> [Texte extrait]
_ _ _ _ _ _ _
Intervention de Nicole Bricq

Réunion du 7 juillet 2008 à 22h00
Modernisation de l'économie — Article 23

Photo de Nicole BricqNicole Bricq :

Je ne reviendrai pas sur la création d’une nouvelle autorité qui serait indépendante, car nous avons dit tout à l'heure tout le bien - plutôt tout le mal - que nous en pensions ! Je me contenterai d’aborder le problème posé par le transfert de compétence de la DGCCRF vers cette nouvelle autorité.

L’article 23 précise que cette nouvelle autorité devrait disposer de moyens d’investigation renforcés pour exercer notamment les missions de contrôle des concentrations économiques. Or il s’agit de transférer – ai-je bien compris, car les chiffres cités sont fort différents d’une page à l’autre ? – une trentaine d’enquêteurs de la DGCCRF vers cette nouvelle autorité.

Cela pose un problème de cohérence, car l’organisation de la DGCCRF risque d’être mise à mal, alors même qu’elle permet, nous semble-t-il, de garantir une protection efficace au consommateur. Du reste, il ne nous a pas été démontré que le schéma retenu actuellement n’était pas performant. Je ne comprends donc toujours pas pourquoi on veut le modifier.

Nous craignons que la mission « concurrence » ne soit finalement abandonnée au profit du rattachement d’un corps d’enquêteurs de la DGCCRF à la nouvelle autorité. On supprimerait ainsi la tête de réseau, si je puis dire, alors que le réseau territorial est, nous le savons bien, extrêmement important pour déceler les pratiques illicites sur le plan local.

L’organisation actuelle de cette direction nous semble cohérente, même si elle est, à l’heure actuelle, un peu en « tuyaux d’orgue », c'est-à-dire avec des recoupements verticaux, mais sans transversalité. On aurait pu améliorer ce dispositif, mais vous avez opté pour une solution différente, monsieur le secrétaire d'État. Or, à nos yeux, le maillage territorial est très important, notamment pour ce qui concerne le contrôle des concentrations locales. Le fait de couper cette tête de réseau peut, à notre sens, affaiblir l’efficacité de ces contrôles.

De surcroît, et l’on ne m’a pas répondu sur ce point tout à l'heure, un processus de dépénalisation est en cours depuis quelques années et il semblerait qu’il soit encore renforcé cet automne, avec un projet de loi dont on nous annonce qu’il sera défendu par Mme le garde des sceaux. Tout à l'heure, j’ai fait référence à la commission présidée par Jean-Marie Coulon ; nous verrons alors quelle sera la traduction législative de son rapport. Toutefois, une dépénalisation exige un renforcement des pouvoirs de contrôle et de police. Il faut donc accorder des moyens supplémentaires aux services de la DGCCRF, ce qui n’est pas le cas avec cette réforme ; c’est même tout le contraire !

Pour conclure, le regroupement du service d’enquêtes avec l’autorité chargée de sanctionner les pratiques anticoncurrentielles ne remet-il pas en cause, d’une certaine manière, la séparation des pouvoirs ? De nombreux juristes que nous avons auditionnés s’en sont émus. C’est d’autant plus important aujourd'hui que certaines enquêtes n’ont pu être menées à leur terme ; je citerai, à titre d’exemple, une enquête sur les marges arrière de la pharmacie…

Vous le voyez, nous nourrissons un certain nombre de préventions sur ce transfert, qui justifient cet amendement de suppression.
_ _ _ _ _ _ _
> [Consignes]
**A.** Dans l'intervention, relevez le premier mot de chacun des paragraphes du discours, de celui qui commence par « Je ne reviendrai pas » jusqu'au dernier.
**B.** Recopiez le passage de l'intervention en commençant par « Réunion du 7 » et en poursuivant jusqu'à « d’enquêteurs de la DGCCRF vers cette nouvelle autorité. ».

> [Données fournies]
_ _ _ _ _ _ _
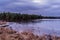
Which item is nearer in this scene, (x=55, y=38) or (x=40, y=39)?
(x=55, y=38)

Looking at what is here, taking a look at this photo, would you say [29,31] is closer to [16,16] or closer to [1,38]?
[1,38]

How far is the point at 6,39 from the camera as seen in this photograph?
31.4ft

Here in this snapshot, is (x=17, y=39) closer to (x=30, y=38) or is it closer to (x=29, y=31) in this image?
(x=30, y=38)

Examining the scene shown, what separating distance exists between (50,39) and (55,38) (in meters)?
0.39

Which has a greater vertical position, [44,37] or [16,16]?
[44,37]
_ _ _ _ _ _ _
> [Réponses par consigne]
**A.**
Je
L’article
Cela
Nous
L’organisation
De
Pour
Vous

**B.**
Réunion du 7 juillet 2008 à 22h00
Modernisation de l'économie — Article 23

Photo de Nicole BricqNicole Bricq :

Je ne reviendrai pas sur la création d’une nouvelle autorité qui serait indépendante, car nous avons dit tout à l'heure tout le bien - plutôt tout le mal - que nous en pensions ! Je me contenterai d’aborder le problème posé par le transfert de compétence de la DGCCRF vers cette nouvelle autorité.

L’article 23 précise que cette nouvelle autorité devrait disposer de moyens d’investigation renforcés pour exercer notamment les missions de contrôle des concentrations économiques. Or il s’agit de transférer – ai-je bien compris, car les chiffres cités sont fort différents d’une page à l’autre ? – une trentaine d’enquêteurs de la DGCCRF vers cette nouvelle autorité.